Our company uses FAS2552-Server. I got access through various interfaces:
I know there should be metadata on each aggregat. But I dont know how to see these metadata. Is it possible to read them?
Everything what I found are percentages of the data-saving. But that is not what I need...
Is there no possibility to get a list of the shared bytes with the related files?
Solved! SEE THE SOLUTION
2016-10-24 12:06 AM - last edited on 2016-10-24 01:08 PM by GaryDM
I'm not sure what you mean by de-duplicated files.
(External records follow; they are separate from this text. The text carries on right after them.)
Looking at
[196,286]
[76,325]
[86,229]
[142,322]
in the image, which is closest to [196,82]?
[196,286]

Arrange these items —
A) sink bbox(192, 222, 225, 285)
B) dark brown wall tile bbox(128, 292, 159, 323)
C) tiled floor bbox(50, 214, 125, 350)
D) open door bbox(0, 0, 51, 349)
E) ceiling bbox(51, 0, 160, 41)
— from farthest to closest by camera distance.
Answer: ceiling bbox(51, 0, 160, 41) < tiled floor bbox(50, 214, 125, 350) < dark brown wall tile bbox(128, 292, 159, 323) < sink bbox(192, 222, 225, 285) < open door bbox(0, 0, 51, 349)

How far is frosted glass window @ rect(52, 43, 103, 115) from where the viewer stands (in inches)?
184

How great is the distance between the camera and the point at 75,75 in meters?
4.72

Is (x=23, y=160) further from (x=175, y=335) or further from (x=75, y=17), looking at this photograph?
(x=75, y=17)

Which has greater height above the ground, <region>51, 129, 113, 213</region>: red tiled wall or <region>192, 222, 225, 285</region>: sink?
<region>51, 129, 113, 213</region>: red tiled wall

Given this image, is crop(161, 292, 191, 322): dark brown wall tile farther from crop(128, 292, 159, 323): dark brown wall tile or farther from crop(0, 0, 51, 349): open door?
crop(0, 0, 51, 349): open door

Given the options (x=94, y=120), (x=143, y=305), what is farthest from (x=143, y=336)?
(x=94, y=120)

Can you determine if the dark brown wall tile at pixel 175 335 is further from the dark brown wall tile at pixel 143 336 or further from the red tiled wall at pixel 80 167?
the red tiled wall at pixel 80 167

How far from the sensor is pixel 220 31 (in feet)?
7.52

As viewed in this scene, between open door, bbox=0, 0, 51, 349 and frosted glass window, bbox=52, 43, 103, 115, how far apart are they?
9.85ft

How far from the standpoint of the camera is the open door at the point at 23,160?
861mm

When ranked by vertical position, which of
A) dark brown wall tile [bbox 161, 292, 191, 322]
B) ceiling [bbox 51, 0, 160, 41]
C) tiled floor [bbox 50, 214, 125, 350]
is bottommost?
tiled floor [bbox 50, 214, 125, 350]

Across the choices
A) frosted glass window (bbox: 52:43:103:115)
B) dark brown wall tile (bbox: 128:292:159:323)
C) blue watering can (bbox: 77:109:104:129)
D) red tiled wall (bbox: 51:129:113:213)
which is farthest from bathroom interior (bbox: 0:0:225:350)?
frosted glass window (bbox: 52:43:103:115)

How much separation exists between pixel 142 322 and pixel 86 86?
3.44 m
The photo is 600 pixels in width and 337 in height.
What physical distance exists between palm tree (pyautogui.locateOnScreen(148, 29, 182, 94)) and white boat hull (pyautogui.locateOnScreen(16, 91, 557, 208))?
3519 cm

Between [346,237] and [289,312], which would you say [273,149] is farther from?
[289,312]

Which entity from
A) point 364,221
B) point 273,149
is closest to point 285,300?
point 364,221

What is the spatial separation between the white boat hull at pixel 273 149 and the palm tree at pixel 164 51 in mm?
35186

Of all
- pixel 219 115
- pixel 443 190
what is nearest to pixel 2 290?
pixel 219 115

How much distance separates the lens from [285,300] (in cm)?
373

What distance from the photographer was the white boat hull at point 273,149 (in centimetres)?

De-duplication in ONTap doesn't really care about files at all, although there are probably some blocks from some file types that are not a good idea to de-duplicate because of historical problems with these.
You need to read the documentation and construct your questions within the framework and terminology of how de-duplication works on NetApps ONTap.
2016-10-24 04:23 AM - last edited on 2016-10-24 01:12 PM by GaryDM
NetApp and most other storage Vendor do De-Duplication and compression on a block level. For de-duplication the way inode works help to already have the mechanism to map a file to the same block. (https://en.wikipedia.org/wiki/Inode_pointer_structure ) All the vendor left to do is to find the duplicate blocks. Working in block level also gives more constant performance and not require the process to touch the actual files (which requires handling locks, be protocol aware, and imposes security risks like http://www.theregister.co.uk/2016/05/12/popular_zip_tool_7zip_pwned_pain_flows_to_top_security_software_tools/ ).
Good luck in you work. And feel free to ask more.
2016-11-02 12:20 AM - edited 2016-11-02 12:22 AM
Hey, thank you for your reply, shamz. I am really sorry for my bad english and the unclear question. I have read you have criticized it before. I have updated the question in hope it makes it more clear now.
2016-11-02 12:30 AM
Thank you for your answer, GidonMarkus!
I have added the principles of INode to my work. That is fine, thank you! I have noticed that i did an unclear question, so I have updated the question now.
At least I need to know which files shares their bytes. Do you know any possibility of how to get a list of these files?
2016-11-02 05:31 AM
To my understanding not without scanning the iNODE tree yourself. (can maybe reverse engineer and use the existing hash index - but I guess it’s not going to help).
But this is something I don’t see any storage admin will ever need to do. Therefor it’s not exists out-of-the-box.